The derivation of the formula for variance for a Pareto Distribution

You indeed have the right ideas, but probably missing a trick in computing the integrals. Below is how I would do it. 

First note that if $X \sim \operatorname{Pareto}(a,\lambda)$ with the density function $$f_X(x) = \frac{a \lambda^a}{x^{a+1}}, \quad x \ge \lambda,$$ we have $$\int_{x=\lambda}^\infty f_X(x) \, dx = a \lambda^a \int_{x=\lambda}^\infty x^{-(a+1)} \, dx = a\lambda^a \left[-\frac{1}{a x^a} \right]_{x = \lambda}^\infty = 1.$$ Hence the density integrates to $1$ for any $a > 0$.

Now consider the $k^{\rm th}$ raw moment, which is given by

$$\operatorname{E}[X^k] = \int_{x=\lambda}^\infty x^k \cdot \frac{a \lambda^a}{x^{a+1}} dx = a \lambda^a \int_{x=\lambda}^\infty \frac{1}{x^{a+1-k}} dx$$
$$ = \frac{a \lambda^a}{(a-k)\lambda^{a-k}} \int_{x=\lambda}^\infty \frac{(a-k) \lambda^{a-k}}{x^{a-k+1}} dx$$
$$= \frac{a\lambda^k}{(a-k)}\int_{x=\lambda}^\infty \frac{a' \lambda^{a'}}{x^{a'+1}} dx= \frac{a\lambda^k}{(a-k)}, $$
where $a'=a-k$. This is because the last integral is the integral of a $\operatorname{Pareto}(a', \lambda)$ density function, and hence it equals $1$ whenever $a'=a-k > 0$. In particular we have $$\operatorname{E}[X] = \frac{a\lambda}{a-1}, \quad \operatorname{E}[X^2] = \frac{a\lambda^2}{a-2},$$ corresponding to the choices $k = 1$ and $k = 2$, respectively.

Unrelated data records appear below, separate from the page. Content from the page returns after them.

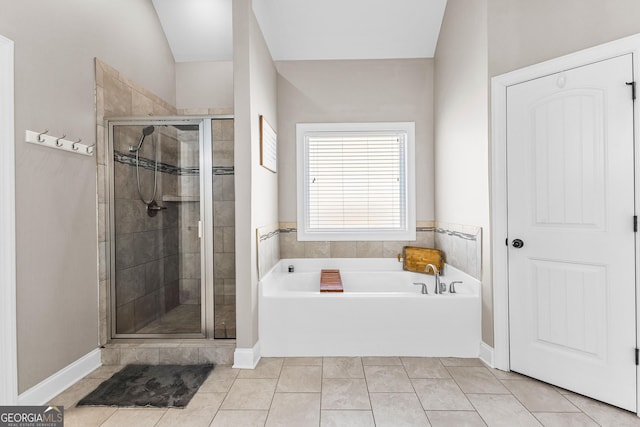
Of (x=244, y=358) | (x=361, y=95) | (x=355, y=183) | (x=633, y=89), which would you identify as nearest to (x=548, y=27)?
(x=633, y=89)

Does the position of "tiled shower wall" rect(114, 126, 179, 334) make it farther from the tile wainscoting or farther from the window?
the window

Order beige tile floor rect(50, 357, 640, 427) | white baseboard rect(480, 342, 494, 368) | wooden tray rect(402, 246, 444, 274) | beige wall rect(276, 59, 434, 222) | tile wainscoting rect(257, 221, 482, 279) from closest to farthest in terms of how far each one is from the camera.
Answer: beige tile floor rect(50, 357, 640, 427), white baseboard rect(480, 342, 494, 368), wooden tray rect(402, 246, 444, 274), tile wainscoting rect(257, 221, 482, 279), beige wall rect(276, 59, 434, 222)

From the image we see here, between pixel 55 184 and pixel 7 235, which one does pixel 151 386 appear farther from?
pixel 55 184

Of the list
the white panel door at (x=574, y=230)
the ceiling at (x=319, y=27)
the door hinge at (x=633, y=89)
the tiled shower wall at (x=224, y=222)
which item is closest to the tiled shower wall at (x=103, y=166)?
the tiled shower wall at (x=224, y=222)

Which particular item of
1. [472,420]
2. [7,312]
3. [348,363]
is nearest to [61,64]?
[7,312]

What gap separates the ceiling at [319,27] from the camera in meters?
3.15

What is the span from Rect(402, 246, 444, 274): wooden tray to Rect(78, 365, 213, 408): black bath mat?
2028 millimetres

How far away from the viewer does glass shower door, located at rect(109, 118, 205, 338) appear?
259 cm

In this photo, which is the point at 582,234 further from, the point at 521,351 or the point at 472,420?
the point at 472,420

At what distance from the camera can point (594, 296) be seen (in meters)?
2.05

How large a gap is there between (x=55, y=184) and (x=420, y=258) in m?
2.94

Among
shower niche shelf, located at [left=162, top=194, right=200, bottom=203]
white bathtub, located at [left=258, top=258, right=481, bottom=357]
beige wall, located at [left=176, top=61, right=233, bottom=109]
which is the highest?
beige wall, located at [left=176, top=61, right=233, bottom=109]
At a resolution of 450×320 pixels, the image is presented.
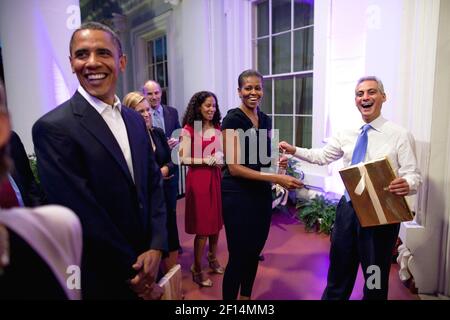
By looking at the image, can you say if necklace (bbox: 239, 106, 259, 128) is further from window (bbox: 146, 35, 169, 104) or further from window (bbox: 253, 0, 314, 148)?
window (bbox: 146, 35, 169, 104)

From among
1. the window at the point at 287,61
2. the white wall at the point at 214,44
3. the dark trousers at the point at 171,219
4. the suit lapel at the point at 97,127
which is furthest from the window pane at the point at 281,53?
the suit lapel at the point at 97,127

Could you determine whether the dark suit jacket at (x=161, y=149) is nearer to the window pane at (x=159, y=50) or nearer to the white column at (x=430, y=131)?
the white column at (x=430, y=131)

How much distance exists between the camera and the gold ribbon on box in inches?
56.0

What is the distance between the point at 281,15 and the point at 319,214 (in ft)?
8.40

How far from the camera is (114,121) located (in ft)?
3.22

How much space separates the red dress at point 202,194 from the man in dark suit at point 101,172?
1325 millimetres

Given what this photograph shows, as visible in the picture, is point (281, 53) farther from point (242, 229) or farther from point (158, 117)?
point (242, 229)

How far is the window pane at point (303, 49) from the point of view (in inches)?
141

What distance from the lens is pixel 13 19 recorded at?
101 inches

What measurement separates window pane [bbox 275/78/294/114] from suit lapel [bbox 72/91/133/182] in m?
3.35

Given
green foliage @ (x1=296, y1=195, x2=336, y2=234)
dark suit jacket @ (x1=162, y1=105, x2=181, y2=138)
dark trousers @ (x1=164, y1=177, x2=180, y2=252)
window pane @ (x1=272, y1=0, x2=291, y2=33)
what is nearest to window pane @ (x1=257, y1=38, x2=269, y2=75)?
window pane @ (x1=272, y1=0, x2=291, y2=33)
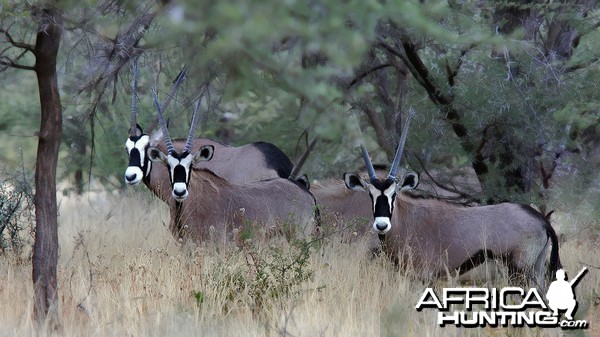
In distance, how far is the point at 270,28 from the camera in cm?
388

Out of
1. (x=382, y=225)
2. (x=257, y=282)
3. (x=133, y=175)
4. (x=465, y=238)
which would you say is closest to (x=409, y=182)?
(x=465, y=238)

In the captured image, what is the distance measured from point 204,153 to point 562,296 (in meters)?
4.66

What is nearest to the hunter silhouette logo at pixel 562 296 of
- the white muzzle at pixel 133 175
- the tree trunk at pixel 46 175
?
the tree trunk at pixel 46 175

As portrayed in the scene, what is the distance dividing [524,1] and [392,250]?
349 centimetres

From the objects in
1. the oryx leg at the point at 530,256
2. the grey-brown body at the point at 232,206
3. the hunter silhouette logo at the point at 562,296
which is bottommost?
the hunter silhouette logo at the point at 562,296

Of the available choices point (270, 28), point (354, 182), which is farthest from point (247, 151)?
point (270, 28)

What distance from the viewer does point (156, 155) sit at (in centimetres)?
976

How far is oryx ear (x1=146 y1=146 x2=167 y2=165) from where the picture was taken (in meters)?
9.67

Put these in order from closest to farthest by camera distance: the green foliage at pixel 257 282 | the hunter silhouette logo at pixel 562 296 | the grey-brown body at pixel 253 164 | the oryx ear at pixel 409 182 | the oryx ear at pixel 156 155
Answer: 1. the hunter silhouette logo at pixel 562 296
2. the green foliage at pixel 257 282
3. the oryx ear at pixel 409 182
4. the oryx ear at pixel 156 155
5. the grey-brown body at pixel 253 164

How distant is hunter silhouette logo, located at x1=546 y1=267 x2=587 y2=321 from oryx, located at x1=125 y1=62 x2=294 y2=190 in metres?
4.62

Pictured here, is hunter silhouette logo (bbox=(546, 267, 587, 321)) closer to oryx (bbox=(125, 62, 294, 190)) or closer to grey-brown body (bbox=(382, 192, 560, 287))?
grey-brown body (bbox=(382, 192, 560, 287))

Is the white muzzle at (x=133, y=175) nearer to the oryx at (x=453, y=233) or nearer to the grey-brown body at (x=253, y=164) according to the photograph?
the grey-brown body at (x=253, y=164)

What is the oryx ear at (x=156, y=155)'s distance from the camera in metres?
9.67

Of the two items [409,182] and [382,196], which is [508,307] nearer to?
[382,196]
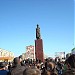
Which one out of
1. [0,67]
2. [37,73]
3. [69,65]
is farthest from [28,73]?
[0,67]

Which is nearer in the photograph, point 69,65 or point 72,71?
point 72,71

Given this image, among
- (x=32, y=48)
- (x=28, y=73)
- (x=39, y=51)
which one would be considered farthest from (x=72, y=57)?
(x=39, y=51)

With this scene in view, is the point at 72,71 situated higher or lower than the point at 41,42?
lower

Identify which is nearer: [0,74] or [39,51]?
[0,74]

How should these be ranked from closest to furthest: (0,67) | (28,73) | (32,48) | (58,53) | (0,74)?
1. (28,73)
2. (0,74)
3. (0,67)
4. (32,48)
5. (58,53)

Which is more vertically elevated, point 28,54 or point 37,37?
point 37,37

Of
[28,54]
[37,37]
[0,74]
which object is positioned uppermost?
[37,37]

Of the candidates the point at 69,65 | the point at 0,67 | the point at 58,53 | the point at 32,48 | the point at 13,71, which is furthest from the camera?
the point at 58,53

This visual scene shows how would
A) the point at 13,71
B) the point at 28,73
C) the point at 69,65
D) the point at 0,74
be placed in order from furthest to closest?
the point at 0,74 → the point at 13,71 → the point at 69,65 → the point at 28,73

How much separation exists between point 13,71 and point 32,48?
15.3m

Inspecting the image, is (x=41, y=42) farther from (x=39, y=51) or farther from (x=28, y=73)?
(x=28, y=73)

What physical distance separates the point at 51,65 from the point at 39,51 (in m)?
22.3

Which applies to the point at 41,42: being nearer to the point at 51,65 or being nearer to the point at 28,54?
the point at 28,54

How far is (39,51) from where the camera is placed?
30.2m
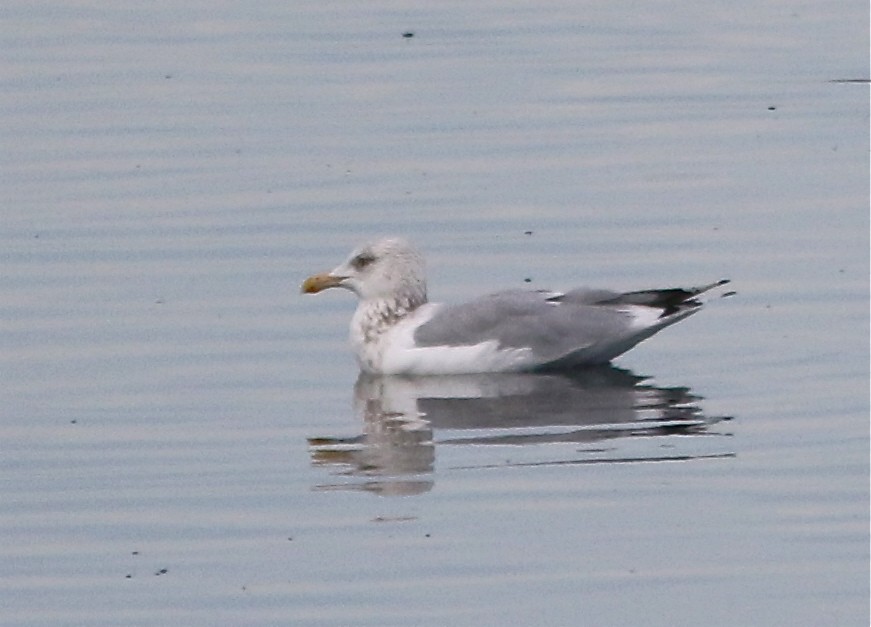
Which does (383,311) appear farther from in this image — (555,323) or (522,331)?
(555,323)

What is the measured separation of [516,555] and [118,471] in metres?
2.35

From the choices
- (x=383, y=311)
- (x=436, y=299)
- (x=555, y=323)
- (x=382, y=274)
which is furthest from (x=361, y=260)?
(x=555, y=323)

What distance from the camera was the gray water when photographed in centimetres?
1052

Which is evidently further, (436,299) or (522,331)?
(436,299)

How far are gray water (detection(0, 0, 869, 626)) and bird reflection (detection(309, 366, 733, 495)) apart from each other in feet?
0.10

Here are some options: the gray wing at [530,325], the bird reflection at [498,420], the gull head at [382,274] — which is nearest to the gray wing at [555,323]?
the gray wing at [530,325]

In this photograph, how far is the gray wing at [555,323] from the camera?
14531 mm

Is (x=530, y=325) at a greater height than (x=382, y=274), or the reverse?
(x=382, y=274)

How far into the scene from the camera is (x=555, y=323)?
14.6 metres

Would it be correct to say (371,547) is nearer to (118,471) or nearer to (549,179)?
(118,471)

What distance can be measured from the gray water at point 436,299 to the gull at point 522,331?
0.65 ft

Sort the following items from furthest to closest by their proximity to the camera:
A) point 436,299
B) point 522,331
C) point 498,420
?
point 436,299
point 522,331
point 498,420

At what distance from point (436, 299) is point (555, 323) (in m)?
1.33

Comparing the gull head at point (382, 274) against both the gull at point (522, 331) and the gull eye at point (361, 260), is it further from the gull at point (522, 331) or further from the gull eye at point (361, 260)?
the gull at point (522, 331)
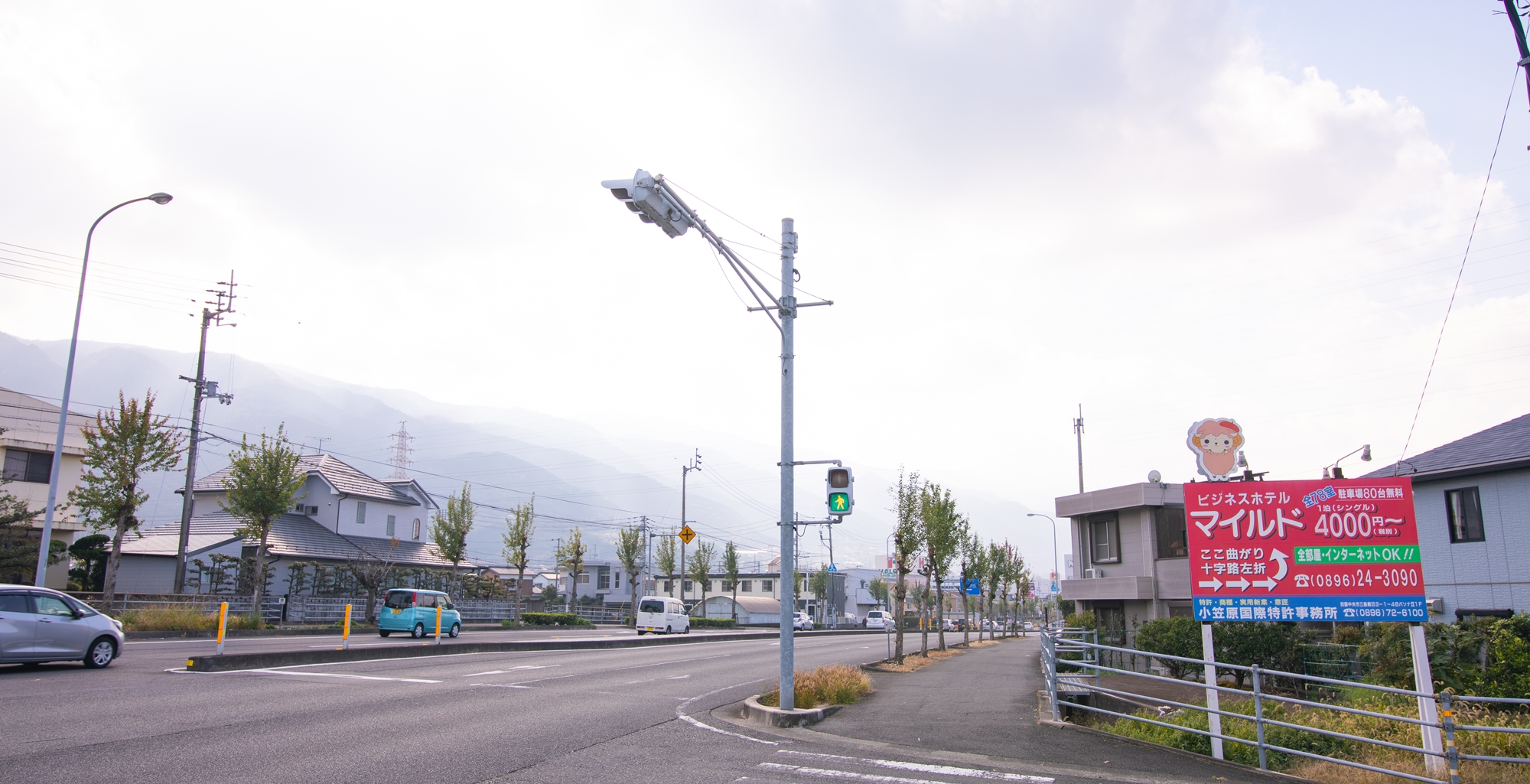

Now for or $a > 1$, and the second for $a > 2$, the variance is given by
$$ \operatorname{Var}[X] = \operatorname{E}[X^2] - \operatorname{E}[X]^2 = \frac{a\lambda^2}{a-2} - \frac{a^2 \lambda^2}{(a-1)^2}$$
$$= \frac{((a-1)^2 - a(a-2))a\lambda^2}{(a-1)^2(a-2)} = \frac{a\lambda^2}{(a-1)^2(a-2)}.$$